Meskipun tujuan dari LPM terdengar menjanjikan secara teknokratik, muncul pertanyaan mendasar: ke mana arah pengelolaan pariwisata ke depan? Apakah negara masih berperan sebagai pengelola utama, atau justru membuka jalan bagi liberalisasi sektor ini?
Dengan menjadikan LPM sebagai entitas otonom yang tidak berada langsung di bawah kontrol negara, maka risiko dominasi pihak swasta dan investor asing dalam pengelolaan sumber daya wisata menjadi semakin besar. Padahal, destinasi wisata kerap kali terletak di wilayah dengan nilai ekologis dan sosial tinggi, bahkan kadang menyangkut tanah ulayat, kawasan konservasi, atau situs budaya.
Dalam Islam, seluruh urusan rakyat, termasuk sektor pariwisata dan sumber daya alam adalah tanggung jawab negara. Negara wajib mengelolanya langsung untuk kemaslahatan umat, bukan menyerahkannya kepada lembaga otonom atau pihak swasta. Rasulullah úý bersabda:
“Imam (pemimpin) adalah pengurus rakyat dan ia bertanggung jawab atas rakyat yang dia urus.”
(HR. al-Bukhari dan Muslim)
Islam juga mengatur bahwa sumber daya alam dan potensi publik seperti lahan, air, hutan, dan kekayaan alam lainnya adalah milik umum. Sebagaimana sabda Rasulullah úý:
“Kaum Muslim berserikat dalam tiga perkara: air, padang rumput, dan api (energi).”
(HR. Abu Dawud)
Artinya, negara tidak boleh menyerahkan pengelolaan sumber daya dan potensi wisata kepada entitas swasta atau otonom, apalagi jika berdampak pada eksploitasi alam dan marginalisasi masyarakat lokal.
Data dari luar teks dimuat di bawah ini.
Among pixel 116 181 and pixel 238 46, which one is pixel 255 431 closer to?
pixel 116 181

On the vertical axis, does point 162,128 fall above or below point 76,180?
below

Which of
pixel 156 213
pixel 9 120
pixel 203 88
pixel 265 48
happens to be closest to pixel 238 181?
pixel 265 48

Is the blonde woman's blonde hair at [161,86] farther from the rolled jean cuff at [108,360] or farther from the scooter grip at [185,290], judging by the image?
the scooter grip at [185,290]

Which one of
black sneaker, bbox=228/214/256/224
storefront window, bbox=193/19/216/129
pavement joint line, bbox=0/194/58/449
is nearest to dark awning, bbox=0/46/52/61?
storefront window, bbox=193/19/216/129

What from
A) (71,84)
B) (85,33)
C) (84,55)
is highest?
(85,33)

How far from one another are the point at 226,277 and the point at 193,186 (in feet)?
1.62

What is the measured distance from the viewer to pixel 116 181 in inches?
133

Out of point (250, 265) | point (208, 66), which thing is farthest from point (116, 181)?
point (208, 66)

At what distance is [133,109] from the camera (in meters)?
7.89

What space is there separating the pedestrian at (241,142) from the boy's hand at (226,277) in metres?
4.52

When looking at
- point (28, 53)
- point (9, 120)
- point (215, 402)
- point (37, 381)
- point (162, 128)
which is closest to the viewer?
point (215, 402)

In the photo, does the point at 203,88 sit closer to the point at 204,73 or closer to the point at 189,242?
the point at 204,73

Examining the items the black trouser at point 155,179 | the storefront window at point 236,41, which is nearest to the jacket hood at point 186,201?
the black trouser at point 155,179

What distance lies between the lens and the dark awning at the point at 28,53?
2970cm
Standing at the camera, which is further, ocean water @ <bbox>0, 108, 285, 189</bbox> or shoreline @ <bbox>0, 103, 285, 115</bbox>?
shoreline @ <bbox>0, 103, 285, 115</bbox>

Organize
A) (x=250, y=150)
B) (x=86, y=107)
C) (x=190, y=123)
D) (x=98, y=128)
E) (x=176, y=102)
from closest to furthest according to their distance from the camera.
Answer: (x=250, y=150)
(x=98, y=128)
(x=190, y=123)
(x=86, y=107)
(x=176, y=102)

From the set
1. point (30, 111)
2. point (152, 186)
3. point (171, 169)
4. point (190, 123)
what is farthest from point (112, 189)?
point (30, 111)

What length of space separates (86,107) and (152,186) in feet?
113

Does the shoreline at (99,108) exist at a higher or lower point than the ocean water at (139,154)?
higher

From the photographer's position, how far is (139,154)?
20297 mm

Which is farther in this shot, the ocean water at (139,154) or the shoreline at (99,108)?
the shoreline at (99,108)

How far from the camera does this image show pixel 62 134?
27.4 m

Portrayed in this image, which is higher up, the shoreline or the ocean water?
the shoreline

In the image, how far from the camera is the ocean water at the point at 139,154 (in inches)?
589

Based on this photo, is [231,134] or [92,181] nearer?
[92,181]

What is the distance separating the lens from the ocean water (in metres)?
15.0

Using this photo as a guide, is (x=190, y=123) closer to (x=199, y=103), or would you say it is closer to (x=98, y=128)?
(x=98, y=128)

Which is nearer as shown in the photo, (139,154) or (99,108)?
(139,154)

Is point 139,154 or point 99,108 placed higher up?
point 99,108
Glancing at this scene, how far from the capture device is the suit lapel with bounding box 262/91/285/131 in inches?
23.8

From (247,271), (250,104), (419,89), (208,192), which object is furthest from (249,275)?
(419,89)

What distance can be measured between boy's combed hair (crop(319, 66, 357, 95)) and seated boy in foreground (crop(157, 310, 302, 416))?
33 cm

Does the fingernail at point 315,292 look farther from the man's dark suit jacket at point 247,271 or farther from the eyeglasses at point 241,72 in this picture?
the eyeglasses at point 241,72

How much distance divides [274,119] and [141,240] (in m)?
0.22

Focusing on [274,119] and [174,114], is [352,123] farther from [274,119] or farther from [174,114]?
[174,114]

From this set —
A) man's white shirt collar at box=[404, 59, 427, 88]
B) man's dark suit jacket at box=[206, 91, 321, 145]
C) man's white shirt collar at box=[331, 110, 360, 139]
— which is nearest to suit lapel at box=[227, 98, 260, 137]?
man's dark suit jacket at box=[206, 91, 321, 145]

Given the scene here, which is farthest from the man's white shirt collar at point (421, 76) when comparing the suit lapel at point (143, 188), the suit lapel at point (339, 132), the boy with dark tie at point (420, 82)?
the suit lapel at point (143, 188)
Lebih dari itu, dalam Islam, pariwisata bukan sekadar hiburan. Pariwisata dapat menjadi sarana dakwah dan edukasi. Oleh karena itu, negara yang menerapkan Islam kaffah akan menjadikan sektor ini sebagai medium untuk mengenalkan nilai-nilai Islam, mempererat ukhuwah, menjaga moralitas, serta melindungi kesucian budaya lokal dari arus liberalisasi.
Dalam konteks pengelolaan negara, Islam memerintahkan agar harta kekayaan dan sektor strategis digunakan untuk membiayai kebutuhan rakyat, bukan sebagai komoditas pasar. Allah SWT berfirman:
“…supaya harta itu jangan hanya beredar di antara orang-orang kaya saja di antara kamu.”
(QS. Al-Hasyr: 7)
Wacana pembentukan Lembaga Pariwisata Mandiri harus dikritisi secara tajam. Jika arah kebijakan ini semakin menjauh dari peran negara dan mendekat pada model liberal, maka yang terjadi bukanlah kemajuan, melainkan pelepasan tanggung jawab negara terhadap sektor vital. Islam menawarkan solusi komprehensif: negara yang mengelola sektor wisata dengan adil, menjaga nilai, dan berpihak pada rakyat.
Pengelolaan pariwisata dalam sistem Islam tidak hanya menjanjikan efisiensi, tapi juga keberkahan dan keberlanjutan. Inilah arah kebijakan yang semestinya diperjuangkan, bukan sekadar lembaga otonom yang berorientasi pasar.